High school physics problem involving a spring slingshot

[Kailford]

Homework Statement

For a grade 12 physics project we have to stretch a spring along an inclined plane and then let go so that it hits a target. I know the mass of the spring, the angle of the incline, the height of the incline (how high the front of the spring would be off the ground before launching) the spring constant, and the distance from the target. Using this information, I need to figure out how much to stretch the spring to hit the target. How do I do this?

Homework Equations

Es = (1/2)kx^2
Eg = mgh
Ek = 1/2mv^2
Fs = kx
Fnet = ma
d = 1/2(v1 + v2)t
v2 = v1 + at
d = v1t + (1/2)at^2
d = v2t - (1/2)at^2
v2^2 = v1^2 + 2ad

The Attempt at a Solution

I have tried splitting the spring force into x and y components and then using that to find the acceleration, but that simple results in 2 variables (the acceleration and the amount the spring needs to be stretched). I have also tried using the different kinematic equations to try and find the velocity so that I can use it to find x by setting (1/2)kx^2 equal to (1/2)mv^2, but all of those equations either have v, t, or both as variables, and I am unable to solve for those.

 

[Brian T]

The steps you're doing seem okay, you just need more info. You could try figuring out the initial velocity by seeing how much work the spring does up until the point of release (and then applying the work KE thm)

 

[Kailford]

The steps you're doing seem okay, you just need more info. You could try figuring out the initial velocity by seeing how much work the spring does up until the point of release (and then applying the work KE thm)

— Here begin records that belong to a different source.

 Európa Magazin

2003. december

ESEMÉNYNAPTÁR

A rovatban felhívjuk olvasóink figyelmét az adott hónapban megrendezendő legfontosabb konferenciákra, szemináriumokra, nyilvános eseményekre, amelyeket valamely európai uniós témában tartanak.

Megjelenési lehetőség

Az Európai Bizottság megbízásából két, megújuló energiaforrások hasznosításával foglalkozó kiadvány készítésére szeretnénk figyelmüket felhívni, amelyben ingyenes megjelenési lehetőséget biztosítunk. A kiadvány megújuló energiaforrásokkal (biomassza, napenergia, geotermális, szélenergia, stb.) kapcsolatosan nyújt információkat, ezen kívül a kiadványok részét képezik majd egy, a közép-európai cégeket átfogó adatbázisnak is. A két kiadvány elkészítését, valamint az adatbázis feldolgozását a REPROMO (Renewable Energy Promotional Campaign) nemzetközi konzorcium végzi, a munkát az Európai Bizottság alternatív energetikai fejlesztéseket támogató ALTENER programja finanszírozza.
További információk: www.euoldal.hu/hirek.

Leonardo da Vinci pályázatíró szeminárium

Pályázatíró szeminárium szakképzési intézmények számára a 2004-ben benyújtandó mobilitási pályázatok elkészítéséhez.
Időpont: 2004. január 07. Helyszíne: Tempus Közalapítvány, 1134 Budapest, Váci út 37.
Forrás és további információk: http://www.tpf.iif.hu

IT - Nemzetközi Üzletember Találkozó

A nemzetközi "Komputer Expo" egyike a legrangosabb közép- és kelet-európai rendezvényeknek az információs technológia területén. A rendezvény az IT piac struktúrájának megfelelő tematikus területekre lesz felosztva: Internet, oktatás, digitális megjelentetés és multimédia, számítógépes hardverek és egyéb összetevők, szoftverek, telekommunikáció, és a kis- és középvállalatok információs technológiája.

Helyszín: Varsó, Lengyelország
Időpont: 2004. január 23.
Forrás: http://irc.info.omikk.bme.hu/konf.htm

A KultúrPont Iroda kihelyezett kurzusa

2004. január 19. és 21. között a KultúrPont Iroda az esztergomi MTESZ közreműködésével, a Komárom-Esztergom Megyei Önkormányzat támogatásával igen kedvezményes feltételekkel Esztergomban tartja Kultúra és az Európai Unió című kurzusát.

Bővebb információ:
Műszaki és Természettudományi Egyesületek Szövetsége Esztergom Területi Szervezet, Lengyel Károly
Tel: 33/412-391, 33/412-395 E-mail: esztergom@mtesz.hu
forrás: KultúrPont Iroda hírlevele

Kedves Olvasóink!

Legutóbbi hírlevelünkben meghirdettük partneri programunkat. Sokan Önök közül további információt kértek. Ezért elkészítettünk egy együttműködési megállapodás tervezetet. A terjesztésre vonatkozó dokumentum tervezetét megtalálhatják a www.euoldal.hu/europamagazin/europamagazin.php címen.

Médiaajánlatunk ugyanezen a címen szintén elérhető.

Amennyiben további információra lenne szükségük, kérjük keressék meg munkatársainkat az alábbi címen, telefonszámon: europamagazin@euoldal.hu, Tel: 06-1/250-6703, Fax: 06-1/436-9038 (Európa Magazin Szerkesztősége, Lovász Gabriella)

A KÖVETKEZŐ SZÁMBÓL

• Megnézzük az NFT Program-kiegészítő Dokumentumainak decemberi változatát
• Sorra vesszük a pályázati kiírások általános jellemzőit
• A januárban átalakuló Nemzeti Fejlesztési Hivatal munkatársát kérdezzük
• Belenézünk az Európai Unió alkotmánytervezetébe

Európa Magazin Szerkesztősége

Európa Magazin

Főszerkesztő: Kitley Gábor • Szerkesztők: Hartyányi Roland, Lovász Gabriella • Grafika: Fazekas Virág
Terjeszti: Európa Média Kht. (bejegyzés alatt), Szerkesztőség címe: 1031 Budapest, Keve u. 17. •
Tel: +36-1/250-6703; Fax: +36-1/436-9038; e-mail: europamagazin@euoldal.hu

Thanks Brian! I am at a loss as to how I would do that, though. As far as I know I need to know how much the spring is stretched to determine the work of the spring before release, but the stretch of the spring is one of my variables.

 

[haruspex]

Thanks Brian! I am at a loss as to how I would do that, though. As far as I know I need to know how much the spring is stretched to determine the work of the spring before release, but the stretch of the spring is one of my variables.

You can follow that line, expressing the speed as a function of the unknown variable x (the initial spring extension). From there, obtain the distance as a function of x, and see what x gives the desired distance.

I have also tried using the different kinematic equations to try and find the velocity

That's the way I'd do it, working backwards. Remember you can write kinematic (SUVAT) equations for vertical and horizontal. They share the time variable, so you can eliminate that between them. That should give you enough information.
The trick with SUVAT equations is to pick the one that involves the four variables of interest. Since you need to set the times equal, you'll want t involved in each. Post some attempt.